# [TASK BRIEF]
Update the entries below by changing each "red celosia flower" to "crimson celosia flower", leaving everything else as it is.

□ □ □ □ □

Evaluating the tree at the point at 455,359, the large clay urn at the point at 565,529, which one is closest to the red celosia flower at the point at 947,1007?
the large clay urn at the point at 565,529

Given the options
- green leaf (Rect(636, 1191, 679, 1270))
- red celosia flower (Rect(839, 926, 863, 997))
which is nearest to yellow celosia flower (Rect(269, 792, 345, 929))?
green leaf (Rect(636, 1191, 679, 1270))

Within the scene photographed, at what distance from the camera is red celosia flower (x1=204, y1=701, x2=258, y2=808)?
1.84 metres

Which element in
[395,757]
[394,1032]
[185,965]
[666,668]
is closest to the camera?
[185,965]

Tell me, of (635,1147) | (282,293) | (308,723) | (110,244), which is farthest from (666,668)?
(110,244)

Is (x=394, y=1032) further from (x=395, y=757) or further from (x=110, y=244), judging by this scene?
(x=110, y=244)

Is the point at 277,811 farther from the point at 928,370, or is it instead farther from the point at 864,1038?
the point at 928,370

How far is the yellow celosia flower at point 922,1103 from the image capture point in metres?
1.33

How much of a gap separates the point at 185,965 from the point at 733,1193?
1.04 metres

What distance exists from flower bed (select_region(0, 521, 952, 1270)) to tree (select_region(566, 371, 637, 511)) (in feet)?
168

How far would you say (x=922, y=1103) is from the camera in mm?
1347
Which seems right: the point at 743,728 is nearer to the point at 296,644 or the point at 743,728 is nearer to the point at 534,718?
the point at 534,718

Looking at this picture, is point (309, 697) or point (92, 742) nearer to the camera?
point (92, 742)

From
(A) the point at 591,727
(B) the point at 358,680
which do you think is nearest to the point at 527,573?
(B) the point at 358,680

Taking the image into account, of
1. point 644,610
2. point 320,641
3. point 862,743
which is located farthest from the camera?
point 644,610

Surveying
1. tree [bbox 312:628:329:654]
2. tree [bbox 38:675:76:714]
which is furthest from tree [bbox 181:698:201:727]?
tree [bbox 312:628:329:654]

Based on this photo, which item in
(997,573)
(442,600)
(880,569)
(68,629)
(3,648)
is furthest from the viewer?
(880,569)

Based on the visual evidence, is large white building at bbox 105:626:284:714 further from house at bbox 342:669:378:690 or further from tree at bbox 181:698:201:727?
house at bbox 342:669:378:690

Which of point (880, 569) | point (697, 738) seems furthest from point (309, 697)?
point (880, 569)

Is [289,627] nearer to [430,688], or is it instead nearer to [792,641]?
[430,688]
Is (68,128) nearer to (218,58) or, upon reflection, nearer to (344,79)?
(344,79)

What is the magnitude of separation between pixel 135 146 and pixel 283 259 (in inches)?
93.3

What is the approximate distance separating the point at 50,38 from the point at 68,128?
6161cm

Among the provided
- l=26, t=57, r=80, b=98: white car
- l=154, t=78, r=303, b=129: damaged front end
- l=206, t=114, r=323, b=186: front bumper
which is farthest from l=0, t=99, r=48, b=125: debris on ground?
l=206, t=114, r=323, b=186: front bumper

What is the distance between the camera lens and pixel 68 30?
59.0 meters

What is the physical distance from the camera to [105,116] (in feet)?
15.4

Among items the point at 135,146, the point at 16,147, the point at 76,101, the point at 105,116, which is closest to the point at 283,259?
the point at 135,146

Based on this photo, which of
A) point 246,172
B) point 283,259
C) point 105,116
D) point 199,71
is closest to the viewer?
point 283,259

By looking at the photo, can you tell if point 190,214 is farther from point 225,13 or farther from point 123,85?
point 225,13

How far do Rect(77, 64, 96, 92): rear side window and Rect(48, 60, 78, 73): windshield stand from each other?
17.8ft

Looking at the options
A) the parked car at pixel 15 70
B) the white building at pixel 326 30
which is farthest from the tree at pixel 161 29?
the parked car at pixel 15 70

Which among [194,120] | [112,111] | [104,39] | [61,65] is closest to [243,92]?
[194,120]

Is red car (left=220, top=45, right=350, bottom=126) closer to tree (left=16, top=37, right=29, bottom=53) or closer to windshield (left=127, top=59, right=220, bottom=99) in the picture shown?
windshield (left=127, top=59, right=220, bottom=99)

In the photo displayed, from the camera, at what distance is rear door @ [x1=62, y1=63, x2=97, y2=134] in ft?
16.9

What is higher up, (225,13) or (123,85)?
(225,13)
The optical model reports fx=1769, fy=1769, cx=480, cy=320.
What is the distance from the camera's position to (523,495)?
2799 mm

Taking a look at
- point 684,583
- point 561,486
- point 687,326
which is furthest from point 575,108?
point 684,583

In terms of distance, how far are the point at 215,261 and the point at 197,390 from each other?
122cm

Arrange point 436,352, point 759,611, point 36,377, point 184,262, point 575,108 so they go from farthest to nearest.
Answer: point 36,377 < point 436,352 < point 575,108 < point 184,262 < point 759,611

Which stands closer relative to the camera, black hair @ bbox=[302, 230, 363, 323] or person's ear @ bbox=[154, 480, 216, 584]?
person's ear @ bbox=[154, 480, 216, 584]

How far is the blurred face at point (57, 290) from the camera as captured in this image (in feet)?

□ □ □ □ □

# [THE SOLUTION]
Evaluating the tree at the point at 455,359, the large clay urn at the point at 565,529, which one is closest to the crimson celosia flower at the point at 947,1007?
the large clay urn at the point at 565,529

Given the options
- green leaf (Rect(636, 1191, 679, 1270))
- crimson celosia flower (Rect(839, 926, 863, 997))
which is nearest to yellow celosia flower (Rect(269, 792, 345, 929))?
green leaf (Rect(636, 1191, 679, 1270))

Within the scene photographed, at what distance from the camera is crimson celosia flower (x1=204, y1=701, x2=258, y2=808)?
1.84 metres

Which element in
[395,757]
[394,1032]
[185,965]
[666,668]
is closest to the camera?
[185,965]

Tell me, of (635,1147) | (282,293) | (308,723) | (110,244), which is farthest from (666,668)?
(110,244)

Is (x=394, y=1032) further from (x=395, y=757) or further from (x=110, y=244), judging by this scene?
(x=110, y=244)

Is the point at 277,811 farther from the point at 928,370, or is it instead farther from the point at 864,1038?
the point at 928,370

How far is the yellow celosia flower at point 922,1103 from the image capture point in metres?
1.33

How much of a gap separates the point at 185,965 from the point at 733,1193?
1.04 metres

What distance exists from flower bed (select_region(0, 521, 952, 1270)) to tree (select_region(566, 371, 637, 511)) (in feet)?
168

How far would you say (x=922, y=1103) is from the camera in mm?
1347
Which seems right: the point at 743,728 is nearer to the point at 296,644 or the point at 743,728 is nearer to the point at 534,718?
the point at 534,718

Looking at this picture, is point (309, 697) or point (92, 742) nearer to the camera?
point (92, 742)

From
(A) the point at 591,727
(B) the point at 358,680
which do you think is nearest to the point at 527,573?
(B) the point at 358,680

Taking the image into account, of
1. point 644,610
2. point 320,641
3. point 862,743
which is located farthest from the camera?
point 644,610

Surveying
1. tree [bbox 312:628:329:654]
2. tree [bbox 38:675:76:714]
which is furthest from tree [bbox 181:698:201:727]?
tree [bbox 312:628:329:654]

Based on this photo, which item in
(997,573)
(442,600)
(880,569)
(68,629)
(3,648)
is furthest from the viewer?
(880,569)

Based on the visual evidence, is large white building at bbox 105:626:284:714 further from house at bbox 342:669:378:690 or further from tree at bbox 181:698:201:727?
house at bbox 342:669:378:690

Which of point (880, 569) | point (697, 738) seems furthest from point (309, 697)?
point (880, 569)

Is [289,627] nearer to [430,688], or is it instead nearer to [792,641]?
[430,688]
Is (68,128) nearer to (218,58) or, upon reflection, nearer to (344,79)?
(344,79)

What is the magnitude of separation between pixel 135 146 and pixel 283 259 (in inches)?
93.3

What is the approximate distance separating the point at 50,38 from the point at 68,128?
6161cm

Among the provided
- l=26, t=57, r=80, b=98: white car
- l=154, t=78, r=303, b=129: damaged front end
- l=206, t=114, r=323, b=186: front bumper
which is farthest from l=0, t=99, r=48, b=125: debris on ground?
l=206, t=114, r=323, b=186: front bumper

What is the distance between the camera lens and pixel 68 30?
59.0 meters

What is the physical distance from the camera to [105,116] (in feet)?
15.4

Among items the point at 135,146, the point at 16,147, the point at 76,101, the point at 105,116, which is closest to the point at 283,259?
the point at 135,146

Based on this photo, which of
A) point 246,172
B) point 283,259
C) point 105,116
D) point 199,71
is closest to the viewer?
point 283,259

By looking at the photo, can you tell if point 190,214 is farther from point 225,13 or farther from point 123,85?
point 225,13

How far do Rect(77, 64, 96, 92): rear side window and Rect(48, 60, 78, 73): windshield stand from each other?
17.8ft

Looking at the options
A) the parked car at pixel 15 70
B) the white building at pixel 326 30
which is farthest from the tree at pixel 161 29?
the parked car at pixel 15 70

Which among [194,120] | [112,111] | [104,39] | [61,65] is closest to [243,92]?
[194,120]

Is red car (left=220, top=45, right=350, bottom=126) closer to tree (left=16, top=37, right=29, bottom=53) or closer to windshield (left=127, top=59, right=220, bottom=99) in the picture shown?
windshield (left=127, top=59, right=220, bottom=99)

In the photo displayed, from the camera, at what distance is rear door @ [x1=62, y1=63, x2=97, y2=134] in ft?
16.9

What is higher up, (225,13) or (123,85)?
(225,13)
The optical model reports fx=1769, fy=1769, cx=480, cy=320.
What is the distance from the camera's position to (523,495)?
2799 mm

Taking a look at
- point 684,583
- point 561,486
- point 687,326
which is furthest from point 575,108?
point 684,583

In terms of distance, how far are the point at 215,261 and the point at 197,390 from each other?
122cm

Arrange point 436,352, point 759,611, point 36,377, point 184,262, point 575,108 so they go from farthest to nearest.
Answer: point 36,377 < point 436,352 < point 575,108 < point 184,262 < point 759,611

Which stands closer relative to the camera, black hair @ bbox=[302, 230, 363, 323] or person's ear @ bbox=[154, 480, 216, 584]?
person's ear @ bbox=[154, 480, 216, 584]

How far is the blurred face at point (57, 290) from the camera as captured in this image (in feet)?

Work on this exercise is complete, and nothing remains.